The purpose of this thread is to see these amps still in action and hear how they are being used. Like an amp under a seat running components or a sub to a full blown custom setup don't be embarrassed let's see these things in action. I like the picks of the old comp cars too. I'm calling you guys out I want to see whose using it not just storing it. Let's honor these old designs by using them! 


Sent from my iPad using Tapatalk


----------



## Darth SQ

SilkySlim said:


> Ok this thread needs some life so all you guys buying this old school gear and talking about how good it looks and great it sounds but you're not putting it in vehicles? That's insulting I understand that there are some jewels that go to the shelf to await that perfect install or are mount on the wall as amp porn.
> The purpose of this thread is to see these amps still in action and hear how they are being used. Like an amp under a seat running components or a sub to a full blown custom setup don't be embarrassed let's see these things in action. I like the picks of the old comp cars too. I'm calling you guys out I want to see whose using it not just storing it. Let's honor these old designs by using them!
> 
> 
> Sent from my iPad using Tapatalk


Well said.
I'm working on it. 




Bret
PPI-ART COLLECTOR


----------



## smgreen20

I'll agree this thread needs new life, but sadly I didn't take (If I did I didn't keep) any pictures of my old installs from when I got into car audio. I did take one from '99 in the wifes car, I'll see if I can dig it up. 
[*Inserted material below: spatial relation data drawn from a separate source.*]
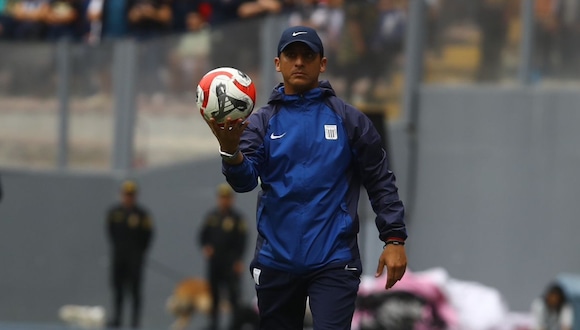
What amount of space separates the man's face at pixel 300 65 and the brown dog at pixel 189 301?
10038mm

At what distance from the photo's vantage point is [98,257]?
55.0 ft

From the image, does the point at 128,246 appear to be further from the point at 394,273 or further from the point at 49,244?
the point at 394,273

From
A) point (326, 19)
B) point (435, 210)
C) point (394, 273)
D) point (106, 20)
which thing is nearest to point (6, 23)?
point (106, 20)

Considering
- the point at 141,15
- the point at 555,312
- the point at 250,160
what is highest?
the point at 141,15

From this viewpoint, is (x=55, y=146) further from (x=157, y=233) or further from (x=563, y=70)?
(x=563, y=70)

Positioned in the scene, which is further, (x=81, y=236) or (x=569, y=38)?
(x=81, y=236)

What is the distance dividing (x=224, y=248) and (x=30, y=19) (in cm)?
426

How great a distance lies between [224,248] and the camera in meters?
15.4

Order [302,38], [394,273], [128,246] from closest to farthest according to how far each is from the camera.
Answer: [302,38] < [394,273] < [128,246]

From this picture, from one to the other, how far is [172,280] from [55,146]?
2.33m

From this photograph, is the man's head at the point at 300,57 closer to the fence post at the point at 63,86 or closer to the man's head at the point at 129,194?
the man's head at the point at 129,194

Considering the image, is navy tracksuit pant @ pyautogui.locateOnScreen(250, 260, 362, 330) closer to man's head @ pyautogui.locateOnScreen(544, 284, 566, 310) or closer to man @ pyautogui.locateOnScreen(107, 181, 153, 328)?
man's head @ pyautogui.locateOnScreen(544, 284, 566, 310)

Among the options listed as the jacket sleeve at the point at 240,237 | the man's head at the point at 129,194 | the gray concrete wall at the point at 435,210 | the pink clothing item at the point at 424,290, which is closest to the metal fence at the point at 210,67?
the gray concrete wall at the point at 435,210

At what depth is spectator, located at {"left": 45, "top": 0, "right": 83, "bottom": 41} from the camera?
1684cm
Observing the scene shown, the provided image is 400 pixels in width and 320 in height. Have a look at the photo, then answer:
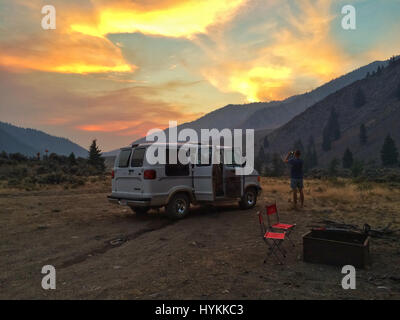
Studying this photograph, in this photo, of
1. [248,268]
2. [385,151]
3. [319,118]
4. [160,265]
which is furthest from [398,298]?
[319,118]

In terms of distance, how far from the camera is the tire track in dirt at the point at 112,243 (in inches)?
235

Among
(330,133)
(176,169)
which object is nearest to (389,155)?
(330,133)

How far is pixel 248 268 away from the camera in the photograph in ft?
18.0

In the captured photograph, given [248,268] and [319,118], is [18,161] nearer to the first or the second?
[248,268]

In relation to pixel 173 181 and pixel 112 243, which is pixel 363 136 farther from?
pixel 112 243

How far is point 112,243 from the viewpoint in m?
7.32

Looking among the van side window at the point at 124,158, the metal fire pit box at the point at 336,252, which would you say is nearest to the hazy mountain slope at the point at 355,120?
the van side window at the point at 124,158

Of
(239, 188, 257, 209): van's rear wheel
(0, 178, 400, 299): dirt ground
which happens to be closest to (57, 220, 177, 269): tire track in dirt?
(0, 178, 400, 299): dirt ground

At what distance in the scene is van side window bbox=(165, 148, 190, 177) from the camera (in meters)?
9.45

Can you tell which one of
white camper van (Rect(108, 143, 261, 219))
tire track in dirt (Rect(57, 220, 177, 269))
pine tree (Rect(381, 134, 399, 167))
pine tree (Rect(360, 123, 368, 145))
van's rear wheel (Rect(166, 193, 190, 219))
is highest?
pine tree (Rect(360, 123, 368, 145))

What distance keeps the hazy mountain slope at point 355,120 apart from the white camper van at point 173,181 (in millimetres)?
109331

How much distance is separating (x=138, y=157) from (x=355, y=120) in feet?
499

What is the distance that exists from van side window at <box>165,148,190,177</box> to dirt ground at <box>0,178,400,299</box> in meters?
1.48

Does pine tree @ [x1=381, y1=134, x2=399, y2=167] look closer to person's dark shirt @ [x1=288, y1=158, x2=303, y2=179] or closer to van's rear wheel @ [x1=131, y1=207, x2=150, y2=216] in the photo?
person's dark shirt @ [x1=288, y1=158, x2=303, y2=179]
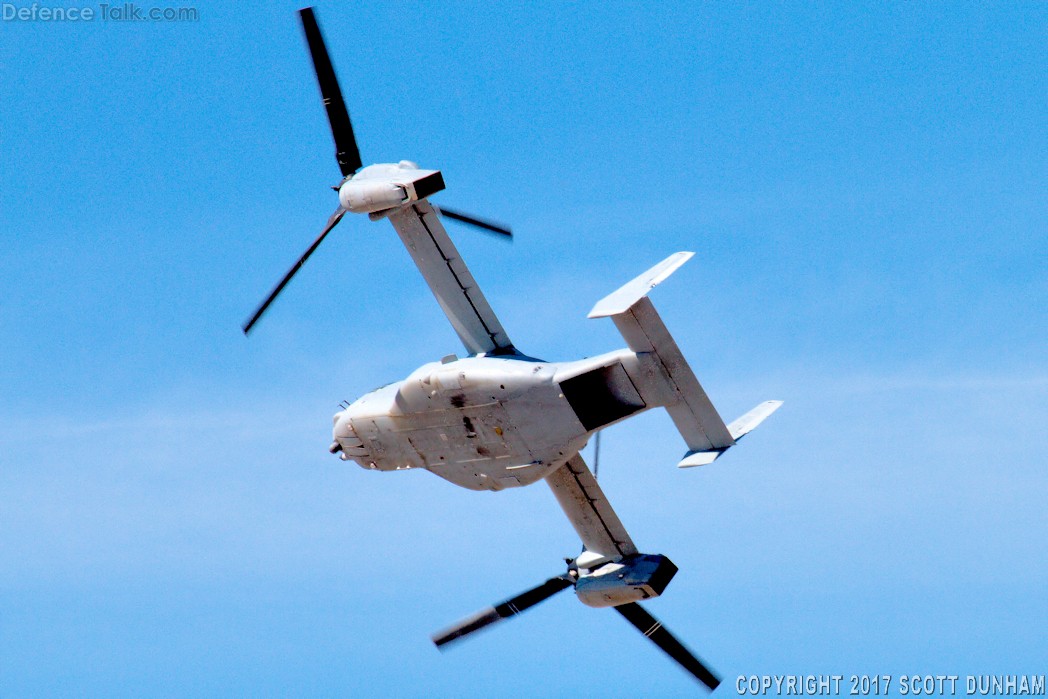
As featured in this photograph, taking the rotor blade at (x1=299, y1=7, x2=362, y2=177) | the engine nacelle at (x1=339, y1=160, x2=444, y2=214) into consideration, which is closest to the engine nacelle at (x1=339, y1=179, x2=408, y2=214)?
the engine nacelle at (x1=339, y1=160, x2=444, y2=214)

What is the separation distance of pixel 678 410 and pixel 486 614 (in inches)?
465

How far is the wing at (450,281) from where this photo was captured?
Result: 42594 millimetres

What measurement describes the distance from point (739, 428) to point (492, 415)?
264 inches

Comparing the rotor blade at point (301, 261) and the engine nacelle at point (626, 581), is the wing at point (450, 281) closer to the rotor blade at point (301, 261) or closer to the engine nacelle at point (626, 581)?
the rotor blade at point (301, 261)

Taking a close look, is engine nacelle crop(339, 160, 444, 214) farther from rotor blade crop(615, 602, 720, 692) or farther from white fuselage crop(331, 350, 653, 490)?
rotor blade crop(615, 602, 720, 692)

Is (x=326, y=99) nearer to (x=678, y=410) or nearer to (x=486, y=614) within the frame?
(x=678, y=410)

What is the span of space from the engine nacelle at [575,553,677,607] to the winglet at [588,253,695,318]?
11.5 m

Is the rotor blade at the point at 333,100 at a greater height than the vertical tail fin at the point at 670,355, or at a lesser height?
greater

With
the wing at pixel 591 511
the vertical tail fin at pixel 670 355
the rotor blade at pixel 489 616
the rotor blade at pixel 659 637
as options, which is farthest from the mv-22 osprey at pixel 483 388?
the rotor blade at pixel 489 616

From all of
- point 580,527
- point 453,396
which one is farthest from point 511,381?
point 580,527

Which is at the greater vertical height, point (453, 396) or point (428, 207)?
point (428, 207)

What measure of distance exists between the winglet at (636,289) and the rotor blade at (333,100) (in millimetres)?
8803

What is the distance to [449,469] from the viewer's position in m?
44.0

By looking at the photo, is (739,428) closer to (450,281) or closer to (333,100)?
(450,281)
After a brief search, I found it, but not installed. Picture this, if you will, in a '90 Buick LeSabre in the trunk facing you if you're looking in, between the rear struts. 
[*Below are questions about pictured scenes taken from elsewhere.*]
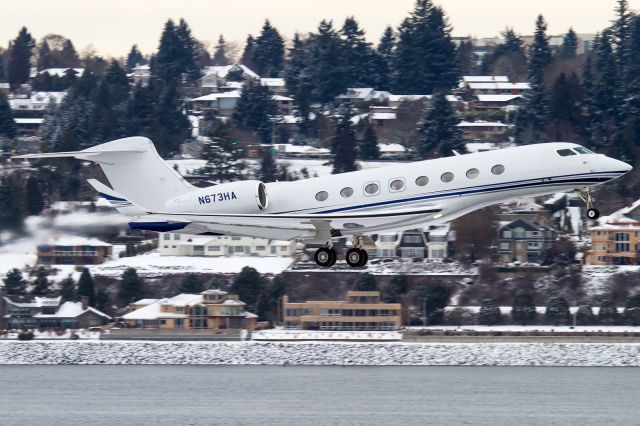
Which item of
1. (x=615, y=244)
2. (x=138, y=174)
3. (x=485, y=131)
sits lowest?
(x=138, y=174)

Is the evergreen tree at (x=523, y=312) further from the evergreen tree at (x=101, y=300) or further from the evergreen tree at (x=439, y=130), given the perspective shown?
the evergreen tree at (x=439, y=130)

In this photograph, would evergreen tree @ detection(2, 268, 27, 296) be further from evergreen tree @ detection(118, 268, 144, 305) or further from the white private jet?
the white private jet

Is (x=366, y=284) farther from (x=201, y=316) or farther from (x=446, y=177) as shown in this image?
(x=446, y=177)

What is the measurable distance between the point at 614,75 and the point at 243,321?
5421cm

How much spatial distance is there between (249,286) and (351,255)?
161 feet

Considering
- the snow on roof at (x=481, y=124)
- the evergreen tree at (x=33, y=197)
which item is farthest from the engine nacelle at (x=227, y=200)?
the snow on roof at (x=481, y=124)

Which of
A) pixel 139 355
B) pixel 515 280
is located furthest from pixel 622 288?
pixel 139 355

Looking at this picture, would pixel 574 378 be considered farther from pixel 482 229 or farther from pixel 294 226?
pixel 294 226

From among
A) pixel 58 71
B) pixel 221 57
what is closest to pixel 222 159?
pixel 58 71

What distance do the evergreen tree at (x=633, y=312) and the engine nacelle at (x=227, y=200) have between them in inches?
1828

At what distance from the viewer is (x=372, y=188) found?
104 feet

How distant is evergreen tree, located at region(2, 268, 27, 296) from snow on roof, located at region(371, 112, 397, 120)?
49.8 m

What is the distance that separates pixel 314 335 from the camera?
242 feet

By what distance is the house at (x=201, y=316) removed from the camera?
76500mm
HU: Clarion DRX9175 - Later stolen
Front: Clarion #?#5750 5 x 7 plates in custom made kicks - also later stolen
Rear: None
Processing: Clarion EQH5100
Amp: Clarion APA4160
Subs: Phoenix Gold XS104's

This is a badas$ amp, sold it to a friend and he gave it back to me earlier this year. Ran the fronts in stereo at 4 ohms, chs 3&4 bridged at 2 ohms to the subs, NEVER got hot, NEVER shut off. This (or these) amps are way under estimated.


----------



## Defaalarm

wurgerd9 said:


> -Sony mobileES XRC-750 and mobile ES changer with wired remote
> -Sony mobileES component 5.25" set up front
> -Clarion 74 eq
> -MTX Thunder 4320 for front components and rear fill speakers
> -MTX Thunder 275x for subwoofer
> 
> (not old school)
> -JBL GTO 1014 10" sub in custom box (.75 cu ft) firing into back seat
> -Alpine SPS-406 in rear deck


I used to have an old MTX Thunder 275x, it was my first amplifier  I could give you all a picture of my '99 set up, but you might not considder it Old School  

As I was 18 at the time I had the Thunder, my thoughts were that it was the best amplifier in the world. Is it considdered a good amplifier?


----------



## ryanr7386

PPI-ART COLLECTOR said:


> Well said.
> I'm working on it.
> 
> 
> 
> 
> Bret
> PPI-ART COLLECTOR


****, I must of missed a thread some where Brett! When did you put Tile and an Oven in the back of that Suburban?


----------



## Darth SQ

ryanr7386 said:


> ****, I must of missed a thread some where Brett! When did you put Tile and an Oven in the back of that Suburban?


G1 lol.


Bret
PPI-ART COLLECTOR


----------



## SilkySlim

smgreen20 said:


> I'll agree this thread needs new life, but sadly I didn't take (If I did I didn't keep) any pictures of my old installs from when I got into car audio. I did take one from '99 in the wifes car, I'll see if I can dig it up.
> 
> 
> 
> After a brief search, I found it, but not installed. Picture this, if you will, in a '90 Buick LeSabre in the trunk facing you if you're looking in, between the rear struts.
> 
> HU: Clarion DRX9175 - Later stolen
> Front: Clarion #?#5750 5 x 7 plates in custom made kicks - also later stolen
> Rear: None
> Processing: Clarion EQH5100
> Amp: Clarion APA4160
> Subs: Phoenix Gold XS104's
> 
> This is a badas$ amp, sold it to a friend and he gave it back to me earlier this year. Ran the fronts in stereo at 4 ohms, chs 3&4 bridged at 2 ohms to the subs, NEVER got hot, NEVER shut off. This (or these) amps are way under estimated.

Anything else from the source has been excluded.